On an aside, what is a "Marxist interpretation" of geography?  All the countries on the map are either Red for liberated or different shades of red?


----------



## Cloud Cover (30 Nov 2006)

Edward Campbell said:
			
		

> Christmas!?! *Bah! Humbug!*
> 
> But: The spelling in this thread is atrocious.  :rage:  For shame!  :tsktsk:



I am also appauld with that.


----------



## cplcaldwell (30 Nov 2006)

I've been struggling with this a bit. 

*geo, +1* you got what I wanted to say nailed.

(Besides I asked my wife last night and she said virtually the same thing  )


----------



## a_majoor (30 Nov 2006)

Zell_Dietrich said:
			
		

> On an aside, what is a "Marxist interpretation" of geography?  All the countries on the map are either Red for liberated or different shades of red?



Bizzare as it sounds, Zell, a friend of mine who is in the post graduate geography program in Western claims this is actually the case with several of his profs over the years. Since geography encompasses human agency in the use and modification of geological structures and formations, Marxists can lay claim to this area of study. (I would be very interested to see a Marxist interpretation of *Geology*, however  ).

Not having studied geology since high school, I can hardly even imagine what this entails (it was bad enough studying economics in college, although I did have one "Chicago School" prof who came from Western to teach our class to even things out), although I suspect a lot of it has to do with how undefinable "historical forces" influence the settlement of the land and its use.
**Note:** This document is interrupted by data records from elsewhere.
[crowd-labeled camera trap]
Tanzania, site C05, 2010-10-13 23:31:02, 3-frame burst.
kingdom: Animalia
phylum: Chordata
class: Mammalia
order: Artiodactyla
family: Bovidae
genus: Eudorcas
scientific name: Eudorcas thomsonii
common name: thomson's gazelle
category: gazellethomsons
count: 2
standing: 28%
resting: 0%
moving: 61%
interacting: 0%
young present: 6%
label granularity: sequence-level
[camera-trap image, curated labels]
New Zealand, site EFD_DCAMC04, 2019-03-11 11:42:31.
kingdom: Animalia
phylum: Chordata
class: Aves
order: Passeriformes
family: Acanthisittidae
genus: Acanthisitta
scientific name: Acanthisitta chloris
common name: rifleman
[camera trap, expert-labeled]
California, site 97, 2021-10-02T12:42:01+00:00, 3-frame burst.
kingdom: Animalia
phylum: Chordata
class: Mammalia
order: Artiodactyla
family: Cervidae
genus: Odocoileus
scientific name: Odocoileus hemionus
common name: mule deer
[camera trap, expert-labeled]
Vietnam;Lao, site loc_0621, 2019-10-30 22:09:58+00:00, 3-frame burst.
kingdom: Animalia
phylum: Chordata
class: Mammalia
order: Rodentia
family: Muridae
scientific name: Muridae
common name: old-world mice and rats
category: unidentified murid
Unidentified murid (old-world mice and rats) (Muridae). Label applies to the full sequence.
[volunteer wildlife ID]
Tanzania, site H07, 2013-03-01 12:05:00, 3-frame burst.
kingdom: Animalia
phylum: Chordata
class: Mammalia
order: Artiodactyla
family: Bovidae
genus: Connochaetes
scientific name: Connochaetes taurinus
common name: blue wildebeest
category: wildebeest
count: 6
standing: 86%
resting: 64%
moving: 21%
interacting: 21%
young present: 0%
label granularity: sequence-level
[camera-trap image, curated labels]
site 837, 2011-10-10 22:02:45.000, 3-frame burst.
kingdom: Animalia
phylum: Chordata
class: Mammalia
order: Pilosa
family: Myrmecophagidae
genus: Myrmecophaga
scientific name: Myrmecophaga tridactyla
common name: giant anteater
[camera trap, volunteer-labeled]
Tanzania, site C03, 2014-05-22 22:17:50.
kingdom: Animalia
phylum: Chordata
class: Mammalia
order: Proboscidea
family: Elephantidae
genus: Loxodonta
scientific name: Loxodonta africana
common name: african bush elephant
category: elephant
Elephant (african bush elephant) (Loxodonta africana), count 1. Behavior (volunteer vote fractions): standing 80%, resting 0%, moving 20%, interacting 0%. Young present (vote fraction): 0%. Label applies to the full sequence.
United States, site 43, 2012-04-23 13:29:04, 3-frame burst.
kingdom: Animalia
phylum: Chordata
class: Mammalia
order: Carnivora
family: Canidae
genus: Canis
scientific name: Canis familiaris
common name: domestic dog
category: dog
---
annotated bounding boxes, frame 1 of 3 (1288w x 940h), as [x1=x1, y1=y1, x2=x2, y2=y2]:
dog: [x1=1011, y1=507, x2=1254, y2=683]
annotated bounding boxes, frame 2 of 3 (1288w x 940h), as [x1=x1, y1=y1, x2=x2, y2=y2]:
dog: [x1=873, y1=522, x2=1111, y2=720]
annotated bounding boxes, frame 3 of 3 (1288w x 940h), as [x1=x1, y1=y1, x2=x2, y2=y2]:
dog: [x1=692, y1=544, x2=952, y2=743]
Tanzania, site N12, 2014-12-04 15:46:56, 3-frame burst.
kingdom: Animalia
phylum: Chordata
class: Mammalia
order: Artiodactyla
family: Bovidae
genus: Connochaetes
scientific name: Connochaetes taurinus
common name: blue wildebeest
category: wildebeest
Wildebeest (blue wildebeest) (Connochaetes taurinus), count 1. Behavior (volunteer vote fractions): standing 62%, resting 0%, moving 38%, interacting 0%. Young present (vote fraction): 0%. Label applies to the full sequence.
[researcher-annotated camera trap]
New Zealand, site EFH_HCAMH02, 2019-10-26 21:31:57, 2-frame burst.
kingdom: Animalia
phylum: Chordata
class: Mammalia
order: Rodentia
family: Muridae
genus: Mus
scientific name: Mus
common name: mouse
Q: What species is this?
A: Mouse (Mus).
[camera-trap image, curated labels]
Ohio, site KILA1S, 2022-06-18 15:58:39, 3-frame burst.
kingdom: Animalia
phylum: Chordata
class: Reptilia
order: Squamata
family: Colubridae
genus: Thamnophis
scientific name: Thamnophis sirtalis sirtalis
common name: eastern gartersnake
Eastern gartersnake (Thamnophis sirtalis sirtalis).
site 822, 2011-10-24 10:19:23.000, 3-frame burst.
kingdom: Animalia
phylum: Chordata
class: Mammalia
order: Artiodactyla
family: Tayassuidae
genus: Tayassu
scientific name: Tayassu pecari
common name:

History "should" be an antidote to this sort of thinking, but of course History is often taught from this sort of perspective as well.


----------



## cplcaldwell (30 Nov 2006)

Oh and Zell, 

Marxist Geography, you need to read David Harvey, Social Justice and the City  and Limits to Capital.


----------



## niner domestic (30 Nov 2006)

It would be interesting to see how many of the children who attended the parade, have "tanks" and such listed on their letters to Santa.  Even more interesting would be to see the breakdown of "tank" like toy sales in the immediate area , who would have been ** spoiler - for those who still believe in Santa, stop reading** purchased by the adults.  I'd be also interested in seeing the shelves of the dept store in situ, to see if they contain displays of military like toys, and if evident, ask why are these same people complaining about the parade not complaining about the toy sections?


----------



## Zell_Dietrich (30 Nov 2006)

cplcaldwell said:
			
		

> Oh and Zell,
> 
> Marxist Geography, you need to read David Harvey, Social Justice and the City  and Limits to Capital.



Thank you,  if I see them I'll give them a read through.  I'm kinda swamped right now with finals coming up and as annoying as it sounds I have to read The cruel Sea and I can't speed read it.  In an inverted rhythm and odd voice the book I find the book.  It is a great read,  I just have to do it slowly. 

Now I thought that having a military presence at Christmas parades was traditional, especially in a time of war.  Being there for those who are away. But apart from the tank and the sign this had nothing to do with the military.  Were any of those letters saying the sign was inappropriate?  I want to believe that people up there also don't like Fantino, but I could just be cranky because I'm forming a new beret - a little to tight.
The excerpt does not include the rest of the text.